Нет ничего более успокоительного и притягательного, чем экран компьютера с импозантной упорядоченностью чисел, яркостью кра­сок и элегантностью диаграмм. Происходящее на экране захватыва­ет нас и заставляет забыть, что компьютер только отвечает на вопро­сы, но не ставит их. Когда мы забываем об этом, компьютер усугуб­ляет наши концептуальные ошибки. Те, кто живет только числами, могут обнаружить, что компьютер просто заменил оракулов, к кото­рым в древние времена люди обращались за советом, когда нужно было делать выбор в условиях риска.

В то же время нужно избегать пренебрежения числами, когда расчеты обещают большую точность решений, чем интуитивный подход, который, как показали Канеман и Тверски, часто ведет к непоследовательным и близоруким решеням. Г. Б. Эйри, один из многих замечательных математиков, который был директором Бри­танской Королевской обсерватории, писал в 1849 году: «Я убежден­ный сторонник теории, гипотез, формул и других проявлений чисто­го рассудка, которые помогают заблуждающимся людям находить путь через камни преткновения и трясину эмпирических фактов»9.

Главная тема этой книги — история того, как математические открытия ее героев определяли пути прогресса за последние 450 лет. В технике, медицине, науке, финансах, бизнесе и даже в сфере го­сударственного управления решения, затрагивающие жизнь каж­дого из нас, теперь принимаются в соответствии с упорядоченными процедурами, которые значительно эффективнее приблизительных и произвольных методов прошлого. Благодаря этому удается избе­жать или по крайней мере смягчить последствия многих катастро­фических ошибок.
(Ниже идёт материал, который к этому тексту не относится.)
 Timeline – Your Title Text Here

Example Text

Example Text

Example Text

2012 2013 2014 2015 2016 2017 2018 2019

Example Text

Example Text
Игрок эпохи Ренессанса Кардано, геометр Паскаль, адвокат Фер­ма, монахи Пор-Рояля и чиновники Ньюингтона, замечательный галантерейщик и человек с вывихнутыми мозгами, Даниил Вернул-ли и его дядя Якоб, скрытный Гаусс и многоречивый Кветеле, шут­ник фон Нейман и тяжеловесный Моргенштерн, набожный де Муавр и агностик Найт, немногословный Блэк и говорливый Шольц, Кеннет Эрроу и Генри Маркович — все они внесли вклад в изменение наших представлений о риске. Теперь риск — это не шанс проиграть, а возможность выиграть, не проявление сил РОКА и БОЖЕСТВЕННО­ГО ПРЕДНАЧЕРТАНИЯ, а изощренные, использующие теорию веро­ятностей методы прогнозирования будущего, не беспомощное ожи­дание, а сознательный выбор.

Даже противник механического использования методов теории вероятностей и квантификации неопределенного Кейнс признавал, что это направление мысли имеет немалое значение для человечества:

Важность вероятностного подхода можно обосновать только тем, что им разумно руководствоваться в своих действиях, а практическую зависи­мость от него можно оправдать только тем, что, действуя, мы должны как-то его учитывать.
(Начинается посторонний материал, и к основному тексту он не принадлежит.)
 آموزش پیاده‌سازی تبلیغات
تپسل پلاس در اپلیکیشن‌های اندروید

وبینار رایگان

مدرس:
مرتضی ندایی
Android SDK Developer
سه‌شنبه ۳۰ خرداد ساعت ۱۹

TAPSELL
Именно по этой причине мы и вынуждены опираться на вероятность в своем путешествии по жизни, ибо, как писал Локк, «в большей части наших забот по воле Божьей мы вынуждены довольствоваться только, позволю себе сказать, полумраком вероятности, соответствующим, я по­лагаю, уготованному нам состоянию испытуемой посредственности. Ему было угодно поселить нас здесь»10.